Ultimately, Dataset Search also provides links to Kaggle, UCI ML Repository and other websites with the relevant dataset. Then the question may arise why we would even need the Dataset search. Let’s look at this by an example. Suppose that we want to find the dataset for Global Temperature changes. Following image depicts the result when searching in plain old Google.
And now let’s search for the same using the Dataset Search
The difference is clear. Simple google search gives us general results, which may or may not be relevant to us. Google Dataset Search gives us more specific results, to the point. On the left pane, it returns all the relevant websites from which we can acquire the data set; the first one here is from Kaggle. On the right pane, it gives us the details such as the dataset updated date, provided by, available download formats and descriptions for the website selected on the left pane. Try it and you’ll see for yourself. The page above also contains a plot for the relevant data.

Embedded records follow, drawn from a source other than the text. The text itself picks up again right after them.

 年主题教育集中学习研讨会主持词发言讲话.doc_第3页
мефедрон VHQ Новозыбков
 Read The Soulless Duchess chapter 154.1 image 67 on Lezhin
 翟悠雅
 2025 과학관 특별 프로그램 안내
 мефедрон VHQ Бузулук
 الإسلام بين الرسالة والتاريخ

So, the Google Dataset Search is simply a search engine designed specifically for the purpose of the ease of finding relevant dataset. Whereas traditional Google search deals with more generic results, Dataset Search gives us specific results with extra information. Not only this, as per Natasha Noy, Research Scientist in Google AI, this search engine will display the dataset directly from its hosted area – whether it’s the publisher’s site, author’s personal web page or a digital library, which may not always be easily accessible from traditional search.

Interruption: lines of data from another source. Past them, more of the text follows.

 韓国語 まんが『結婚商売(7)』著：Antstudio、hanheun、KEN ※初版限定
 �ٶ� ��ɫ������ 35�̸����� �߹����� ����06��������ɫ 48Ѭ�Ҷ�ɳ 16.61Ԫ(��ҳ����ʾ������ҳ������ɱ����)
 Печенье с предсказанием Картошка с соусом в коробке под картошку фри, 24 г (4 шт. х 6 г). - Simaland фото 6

If you’ve used Google Scholar, you’ll see that the concept is quite similar. Google Scholar helps us to find articles and research papers more easily. It also lets us create a library of our favorite articles to read. Dataset Search doesn’t have so many features as of yet. Google has introduced it as a Beta version, which means there are going to be a lot more changes, and hopefully a lot more new features that will create ease of access to the data more comfortable.

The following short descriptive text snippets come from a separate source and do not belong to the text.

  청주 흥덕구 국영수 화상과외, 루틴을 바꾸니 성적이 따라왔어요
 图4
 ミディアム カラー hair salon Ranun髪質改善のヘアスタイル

But not all data may be open and hence available for inspection. In Noy’s words, “The metadata needs to be open, the dataset itself does not need to be. For an analogy, think of a search you do on Google Scholar: It may well take you to a publisher’s website where the article is behind a paywall. Our goal is to help users discover where the data is and then access it directly from the provider.”
How does it work under the hood?
Google utilizes the schema markup for dataset providers in the Dataset Search. You can learn about schema markup from their official page. This markup allows publishers to add descriptions to their data such that search engines such as Google can understand the content of the page more efficiently. Google has developed certain guidelines for the dataset providers with respect to installing Dataset Search. It encourages the data providers to include information such as the creator of the dataset, the methodology of its collection, the date of its publication and update, and the terms under which the data can or cannot be used. This will help search engines to redirect information to anyone searching it more efficiently.
Right now, Dataset Search can be used to find most datasets on topics such as social sciences, environmental sciences, government data and the data provided by news organizations. When more and more data providers adapt to the schema markup, Google can and will expand the variety of datasets that can be accessed from the Dataset Search.
In summary, the Dataset Search is a one-stop shop for the datasets one need to find. Need to find data related to NASA and also from NOAA? No need to keep up to date with their websites. Google’s new search engine will handle that for you, in a much more efficient way. It is exciting times in data science with newer and better tools being developed. Especially given that these advancements come from tech giants like Google, we can expect for more of such tools in the future. We can also expect other tech giants to bring their own sets of tools to keep this healthy competition going and it is ultimately us that will benefit from it. The DataSet Search is going to be an important tool in the arsenal of a data scientist. Sure, it’s not the sharpest tool at the moment, but it’s one that is bound to get better and better with time.